Brief-Form Post #44: January Fungi Discoveries along the CCC Trail at Alabama’s Joe Wheeler State Park
Brief-Form Past #44
I am pleased to add the 44th of my GBH Brief-Form Posts (Less than five minutes to read!) to my website. I get wordy with my routine Posts. I don’t want my enthusiasm for thoroughness and detail to discourage readers. So, I will publish these brief Posts regularly.
January Fungi Discoveries
I spent January 23 and 24, 2025, at Joe Wheeler State Park primarily to learn more about the 1930s Wheeler Dam Village (housing construction workers and their families) and the 1930s to early 1950s Recreation Area remains along the CCC Trail on the hillside above Wheeler Dam overlooking Wilson Lake, which lies just downstream of Wheeler Dam. This photo essay reports on mushrooms I photographed as we performed our intended archeological pursuits.
I am not a mycologist. I am simply a fungi hobbyist and edible wild mushroom enthusiast. Lumpy bracket mushrooms densely occupy this fallen hickory. Their nearly luminescent whiteness evidences freshness; algae have not yet darkened their surfaces. They are not edible due to their hard, woody nature. Located within the old Recreation Area, English ivy proliferates as a ground cover. The ivy-mushroom combination (right) presents an aesthetic package.
This is another Trametes species (aesculi), which like lumpy bracket is a saprophyte (consumes dead wood). It is an agent of decomposition, not a parasite that infects and decays living trees.
Pseudoinonotus (dryadeus?) is a bracket fungus with inedible fibrous flesh. The genus commonly grows at the base of oak trees infected by its wood-consuming hyphae. My forest pathology professor would have characterized this genus as a disease when I took the course in 1972…more than a half-century ago. I admit to needing a forest pathology update! Just yesterday (I’m drafting this on April 9, 2025) I wandered through a bottomland hardwood forest on the Wheeler National Wildlife Refuge. Conks, brackets, burls, hollows, catfaces, rusts, scars, and and other disfigurements are ubiquitous. As with so much in Nature, the more I learn, the less I know!
What I do know is that a mushroom known as funeral bell is likely not edible!

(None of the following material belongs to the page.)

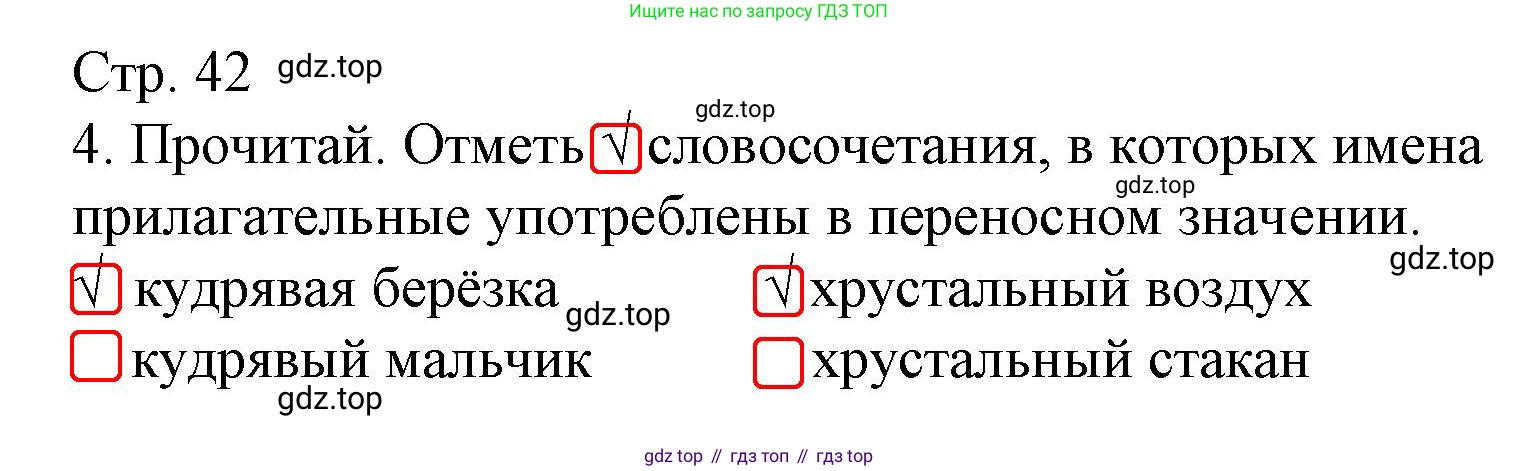 Русский язык, 4 класс Тетрадь учебных достижений, автор: Канакина Валентина Павловна, издательство Просвещение, Москва, 2023, белого цвета, страница 42, номер 4, Решение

And I do know that spore-ripe puffballs are fun for those of us who never age beyond finding mystery, joy, and amusement in the natural world. Einstein recognized the magic of wonder:
The most beautiful emotion we can experience is the mysterious. It is the fundamental emotion that stands at the cradle of all true art and science. He to whom this emotion is a stranger, who can no longer wonder and stand rapt in
awe, is as good as dead, a snuffled-out candle.
Poofing puffballs never grows tiresome…and I refuse to age beyond enjoying such a simple pleasure.
Sure, I understand the biological function of ripening puffballs and the reproductive necessity of spore dissemination. Perhaps most importantly, I also know the basic tenet of foraging and consuming puffballs: The inside of edible puffball mushrooms should be solid and pure white, like a marshmallow, or fresh mozzarella balls (eartheplanet.org). Lord, give me a wet field loaded with giant puffballs at the perfect stage of purity. I will do the rest with sharp knife, a light flour coating, seasoning salt, wide skillet, and sizzling butter. Oh, the wonders of Nature!
Closing
I accept the challenge of distilling these Brief-Form Posts into a single distinct reflection, a task far more elusive than assembling a dozen pithy statements. A single trek along a forested trail discloses only a brief moment in time, obscuring the decades prior and the future ahead, isolating us from the scope and scale of the grand forest cycle of life. Albert Einstein captured the sentiment I felt as we explored the Wonder of decay and renewal:
He who can no longer wonder and stand rapt in awe, is as good as dead, a snuffled-out candle.